- [Task directions] Each entry needs to be restated exactly as written.

(Saved entries)
== == ==

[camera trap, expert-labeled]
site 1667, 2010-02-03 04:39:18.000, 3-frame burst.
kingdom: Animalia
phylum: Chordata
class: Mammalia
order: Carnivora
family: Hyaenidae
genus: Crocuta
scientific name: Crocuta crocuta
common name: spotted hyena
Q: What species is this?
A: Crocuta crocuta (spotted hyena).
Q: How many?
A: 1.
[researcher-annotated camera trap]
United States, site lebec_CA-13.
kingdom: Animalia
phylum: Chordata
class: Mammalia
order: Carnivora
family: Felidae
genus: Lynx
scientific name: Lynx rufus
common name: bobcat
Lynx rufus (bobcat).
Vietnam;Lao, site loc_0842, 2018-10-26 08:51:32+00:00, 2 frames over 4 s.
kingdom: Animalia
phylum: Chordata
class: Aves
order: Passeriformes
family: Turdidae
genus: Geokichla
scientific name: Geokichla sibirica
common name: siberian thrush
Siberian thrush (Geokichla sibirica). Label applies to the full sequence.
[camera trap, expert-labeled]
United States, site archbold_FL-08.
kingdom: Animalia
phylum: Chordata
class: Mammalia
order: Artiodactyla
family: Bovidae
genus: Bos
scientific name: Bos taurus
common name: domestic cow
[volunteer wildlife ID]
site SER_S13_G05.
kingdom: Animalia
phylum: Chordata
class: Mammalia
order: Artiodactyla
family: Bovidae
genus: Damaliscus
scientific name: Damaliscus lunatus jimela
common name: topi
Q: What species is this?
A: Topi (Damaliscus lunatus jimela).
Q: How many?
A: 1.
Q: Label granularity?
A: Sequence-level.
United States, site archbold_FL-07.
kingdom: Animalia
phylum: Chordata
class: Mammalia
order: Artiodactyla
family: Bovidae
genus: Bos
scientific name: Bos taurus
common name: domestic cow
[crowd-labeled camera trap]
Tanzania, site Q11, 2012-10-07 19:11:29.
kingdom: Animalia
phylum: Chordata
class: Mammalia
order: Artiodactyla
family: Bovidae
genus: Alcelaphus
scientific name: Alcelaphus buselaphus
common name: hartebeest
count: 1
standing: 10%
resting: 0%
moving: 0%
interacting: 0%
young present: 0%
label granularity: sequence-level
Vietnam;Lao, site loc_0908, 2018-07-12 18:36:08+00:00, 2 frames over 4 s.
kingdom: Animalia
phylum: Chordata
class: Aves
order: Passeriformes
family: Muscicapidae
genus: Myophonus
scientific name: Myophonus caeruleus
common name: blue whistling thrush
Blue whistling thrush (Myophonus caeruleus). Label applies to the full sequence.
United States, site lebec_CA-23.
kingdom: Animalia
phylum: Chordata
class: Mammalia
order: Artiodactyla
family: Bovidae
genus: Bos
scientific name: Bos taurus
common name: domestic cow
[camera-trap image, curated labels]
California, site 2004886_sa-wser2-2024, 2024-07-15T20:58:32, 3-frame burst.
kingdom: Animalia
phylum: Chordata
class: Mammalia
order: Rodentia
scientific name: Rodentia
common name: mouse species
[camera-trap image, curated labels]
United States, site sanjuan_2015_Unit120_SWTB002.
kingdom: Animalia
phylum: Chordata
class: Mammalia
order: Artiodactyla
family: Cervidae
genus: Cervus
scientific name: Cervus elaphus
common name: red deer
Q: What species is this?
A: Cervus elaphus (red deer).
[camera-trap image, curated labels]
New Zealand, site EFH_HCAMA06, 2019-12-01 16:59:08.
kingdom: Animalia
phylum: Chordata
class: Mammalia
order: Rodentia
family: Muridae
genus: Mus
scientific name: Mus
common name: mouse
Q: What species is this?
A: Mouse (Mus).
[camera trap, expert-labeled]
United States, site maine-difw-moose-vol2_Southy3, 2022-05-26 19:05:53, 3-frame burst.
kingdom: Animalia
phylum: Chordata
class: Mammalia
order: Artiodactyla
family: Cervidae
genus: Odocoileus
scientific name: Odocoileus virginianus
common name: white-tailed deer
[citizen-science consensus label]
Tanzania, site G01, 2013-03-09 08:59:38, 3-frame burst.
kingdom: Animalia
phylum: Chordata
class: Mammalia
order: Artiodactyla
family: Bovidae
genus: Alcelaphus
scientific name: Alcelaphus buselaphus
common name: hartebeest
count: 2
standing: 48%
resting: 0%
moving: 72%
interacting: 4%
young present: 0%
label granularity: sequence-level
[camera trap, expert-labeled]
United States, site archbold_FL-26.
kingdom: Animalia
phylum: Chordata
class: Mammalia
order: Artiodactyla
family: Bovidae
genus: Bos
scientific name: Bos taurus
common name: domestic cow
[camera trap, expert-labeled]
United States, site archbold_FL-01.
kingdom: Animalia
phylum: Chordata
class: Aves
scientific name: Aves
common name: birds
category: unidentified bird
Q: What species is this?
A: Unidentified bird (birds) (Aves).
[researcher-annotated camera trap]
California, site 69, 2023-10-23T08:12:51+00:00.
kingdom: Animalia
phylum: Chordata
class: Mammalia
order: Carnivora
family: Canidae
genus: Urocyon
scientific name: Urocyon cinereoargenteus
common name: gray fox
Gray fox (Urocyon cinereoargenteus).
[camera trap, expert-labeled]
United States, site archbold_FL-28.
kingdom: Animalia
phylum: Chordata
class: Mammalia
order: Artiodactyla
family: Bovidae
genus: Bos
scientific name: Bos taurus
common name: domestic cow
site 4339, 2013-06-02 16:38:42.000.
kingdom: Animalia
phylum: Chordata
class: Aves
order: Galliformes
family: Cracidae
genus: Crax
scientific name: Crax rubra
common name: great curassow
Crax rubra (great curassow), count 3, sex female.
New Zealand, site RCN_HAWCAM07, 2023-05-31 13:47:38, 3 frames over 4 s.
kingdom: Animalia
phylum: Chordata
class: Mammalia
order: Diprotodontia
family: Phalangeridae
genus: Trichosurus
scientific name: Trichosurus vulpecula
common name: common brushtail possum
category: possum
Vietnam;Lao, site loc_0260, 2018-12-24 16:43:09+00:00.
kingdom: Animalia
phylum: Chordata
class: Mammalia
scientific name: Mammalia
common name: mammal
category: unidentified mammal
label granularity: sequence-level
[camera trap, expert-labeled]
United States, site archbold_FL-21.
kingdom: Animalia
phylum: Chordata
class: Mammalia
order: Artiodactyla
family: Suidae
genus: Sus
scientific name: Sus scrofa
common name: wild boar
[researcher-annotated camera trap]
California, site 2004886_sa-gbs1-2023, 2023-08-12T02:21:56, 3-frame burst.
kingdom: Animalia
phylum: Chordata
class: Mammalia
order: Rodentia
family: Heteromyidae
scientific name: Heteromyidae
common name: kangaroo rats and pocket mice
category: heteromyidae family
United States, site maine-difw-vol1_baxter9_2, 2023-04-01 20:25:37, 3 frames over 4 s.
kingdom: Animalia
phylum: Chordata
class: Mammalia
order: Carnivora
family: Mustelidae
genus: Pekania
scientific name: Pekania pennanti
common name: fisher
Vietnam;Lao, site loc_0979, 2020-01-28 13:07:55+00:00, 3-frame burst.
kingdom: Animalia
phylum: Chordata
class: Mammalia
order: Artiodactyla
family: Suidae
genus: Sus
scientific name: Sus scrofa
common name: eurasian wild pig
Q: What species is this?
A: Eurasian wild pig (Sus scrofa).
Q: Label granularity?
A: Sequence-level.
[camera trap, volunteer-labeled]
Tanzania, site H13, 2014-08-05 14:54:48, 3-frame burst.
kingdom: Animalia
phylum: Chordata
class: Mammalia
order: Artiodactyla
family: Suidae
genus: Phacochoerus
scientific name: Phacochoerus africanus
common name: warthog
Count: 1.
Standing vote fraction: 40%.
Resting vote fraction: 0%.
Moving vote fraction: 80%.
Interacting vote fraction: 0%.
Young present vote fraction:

== == ==

- [Result]
[camera trap, expert-labeled]
site 1667, 2010-02-03 04:39:18.000, 3-frame burst.
kingdom: Animalia
phylum: Chordata
class: Mammalia
order: Carnivora
family: Hyaenidae
genus: Crocuta
scientific name: Crocuta crocuta
common name: spotted hyena
Q: What species is this?
A: Crocuta crocuta (spotted hyena).
Q: How many?
A: 1.
[researcher-annotated camera trap]
United States, site lebec_CA-13.
kingdom: Animalia
phylum: Chordata
class: Mammalia
order: Carnivora
family: Felidae
genus: Lynx
scientific name: Lynx rufus
common name: bobcat
Lynx rufus (bobcat).
Vietnam;Lao, site loc_0842, 2018-10-26 08:51:32+00:00, 2 frames over 4 s.
kingdom: Animalia
phylum: Chordata
class: Aves
order: Passeriformes
family: Turdidae
genus: Geokichla
scientific name: Geokichla sibirica
common name: siberian thrush
Siberian thrush (Geokichla sibirica). Label applies to the full sequence.
[camera trap, expert-labeled]
United States, site archbold_FL-08.
kingdom: Animalia
phylum: Chordata
class: Mammalia
order: Artiodactyla
family: Bovidae
genus: Bos
scientific name: Bos taurus
common name: domestic cow
[volunteer wildlife ID]
site SER_S13_G05.
kingdom: Animalia
phylum: Chordata
class: Mammalia
order: Artiodactyla
family: Bovidae
genus: Damaliscus
scientific name: Damaliscus lunatus jimela
common name: topi
Q: What species is this?
A: Topi (Damaliscus lunatus jimela).
Q: How many?
A: 1.
Q: Label granularity?
A: Sequence-level.
United States, site archbold_FL-07.
kingdom: Animalia
phylum: Chordata
class: Mammalia
order: Artiodactyla
family: Bovidae
genus: Bos
scientific name: Bos taurus
common name: domestic cow
[crowd-labeled camera trap]
Tanzania, site Q11, 2012-10-07 19:11:29.
kingdom: Animalia
phylum: Chordata
class: Mammalia
order: Artiodactyla
family: Bovidae
genus: Alcelaphus
scientific name: Alcelaphus buselaphus
common name: hartebeest
count: 1
standing: 10%
resting: 0%
moving: 0%
interacting: 0%
young present: 0%
label granularity: sequence-level
Vietnam;Lao, site loc_0908, 2018-07-12 18:36:08+00:00, 2 frames over 4 s.
kingdom: Animalia
phylum: Chordata
class: Aves
order: Passeriformes
family: Muscicapidae
genus: Myophonus
scientific name: Myophonus caeruleus
common name: blue whistling thrush
Blue whistling thrush (Myophonus caeruleus). Label applies to the full sequence.
United States, site lebec_CA-23.
kingdom: Animalia
phylum: Chordata
class: Mammalia
order: Artiodactyla
family: Bovidae
genus: Bos
scientific name: Bos taurus
common name: domestic cow
[camera-trap image, curated labels]
California, site 2004886_sa-wser2-2024, 2024-07-15T20:58:32, 3-frame burst.
kingdom: Animalia
phylum: Chordata
class: Mammalia
order: Rodentia
scientific name: Rodentia
common name: mouse species
[camera-trap image, curated labels]
United States, site sanjuan_2015_Unit120_SWTB002.
kingdom: Animalia
phylum: Chordata
class: Mammalia
order: Artiodactyla
family: Cervidae
genus: Cervus
scientific name: Cervus elaphus
common name: red deer
Q: What species is this?
A: Cervus elaphus (red deer).
[camera-trap image, curated labels]
New Zealand, site EFH_HCAMA06, 2019-12-01 16:59:08.
kingdom: Animalia
phylum: Chordata
class: Mammalia
order: Rodentia
family: Muridae
genus: Mus
scientific name: Mus
common name: mouse
Q: What species is this?
A: Mouse (Mus).
[camera trap, expert-labeled]
United States, site maine-difw-moose-vol2_Southy3, 2022-05-26 19:05:53, 3-frame burst.
kingdom: Animalia
phylum: Chordata
class: Mammalia
order: Artiodactyla
family: Cervidae
genus: Odocoileus
scientific name: Odocoileus virginianus
common name: white-tailed deer
[citizen-science consensus label]
Tanzania, site G01, 2013-03-09 08:59:38, 3-frame burst.
kingdom: Animalia
phylum: Chordata
class: Mammalia
order: Artiodactyla
family: Bovidae
genus: Alcelaphus
scientific name: Alcelaphus buselaphus
common name: hartebeest
count: 2
standing: 48%
resting: 0%
moving: 72%
interacting: 4%
young present: 0%
label granularity: sequence-level
[camera trap, expert-labeled]
United States, site archbold_FL-26.
kingdom: Animalia
phylum: Chordata
class: Mammalia
order: Artiodactyla
family: Bovidae
genus: Bos
scientific name: Bos taurus
common name: domestic cow
[camera trap, expert-labeled]
United States, site archbold_FL-01.
kingdom: Animalia
phylum: Chordata
class: Aves
scientific name: Aves
common name: birds
category: unidentified bird
Q: What species is this?
A: Unidentified bird (birds) (Aves).
[researcher-annotated camera trap]
California, site 69, 2023-10-23T08:12:51+00:00.
kingdom: Animalia
phylum: Chordata
class: Mammalia
order: Carnivora
family: Canidae
genus: Urocyon
scientific name: Urocyon cinereoargenteus
common name: gray fox
Gray fox (Urocyon cinereoargenteus).
[camera trap, expert-labeled]
United States, site archbold_FL-28.
kingdom: Animalia
phylum: Chordata
class: Mammalia
order: Artiodactyla
family: Bovidae
genus: Bos
scientific name: Bos taurus
common name: domestic cow
site 4339, 2013-06-02 16:38:42.000.
kingdom: Animalia
phylum: Chordata
class: Aves
order: Galliformes
family: Cracidae
genus: Crax
scientific name: Crax rubra
common name: great curassow
Crax rubra (great curassow), count 3, sex female.
New Zealand, site RCN_HAWCAM07, 2023-05-31 13:47:38, 3 frames over 4 s.
kingdom: Animalia
phylum: Chordata
class: Mammalia
order: Diprotodontia
family: Phalangeridae
genus: Trichosurus
scientific name: Trichosurus vulpecula
common name: common brushtail possum
category: possum
Vietnam;Lao, site loc_0260, 2018-12-24 16:43:09+00:00.
kingdom: Animalia
phylum: Chordata
class: Mammalia
scientific name: Mammalia
common name: mammal
category: unidentified mammal
label granularity: sequence-level
[camera trap, expert-labeled]
United States, site archbold_FL-21.
kingdom: Animalia
phylum: Chordata
class: Mammalia
order: Artiodactyla
family: Suidae
genus: Sus
scientific name: Sus scrofa
common name: wild boar
[researcher-annotated camera trap]
California, site 2004886_sa-gbs1-2023, 2023-08-12T02:21:56, 3-frame burst.
kingdom: Animalia
phylum: Chordata
class: Mammalia
order: Rodentia
family: Heteromyidae
scientific name: Heteromyidae
common name: kangaroo rats and pocket mice
category: heteromyidae family
United States, site maine-difw-vol1_baxter9_2, 2023-04-01 20:25:37, 3 frames over 4 s.
kingdom: Animalia
phylum: Chordata
class: Mammalia
order: Carnivora
family: Mustelidae
genus: Pekania
scientific name: Pekania pennanti
common name: fisher
Vietnam;Lao, site loc_0979, 2020-01-28 13:07:55+00:00, 3-frame burst.
kingdom: Animalia
phylum: Chordata
class: Mammalia
order: Artiodactyla
family: Suidae
genus: Sus
scientific name: Sus scrofa
common name: eurasian wild pig
Q: What species is this?
A: Eurasian wild pig (Sus scrofa).
Q: Label granularity?
A: Sequence-level.
[camera trap, volunteer-labeled]
Tanzania, site H13, 2014-08-05 14:54:48, 3-frame burst.
kingdom: Animalia
phylum: Chordata
class: Mammalia
order: Artiodactyla
family: Suidae
genus: Phacochoerus
scientific name: Phacochoerus africanus
common name: warthog
Count: 1.
Standing vote fraction: 40%.
Resting vote fraction: 0%.
Moving vote fraction: 80%.
Interacting vote fraction: 0%.
Young present vote fraction:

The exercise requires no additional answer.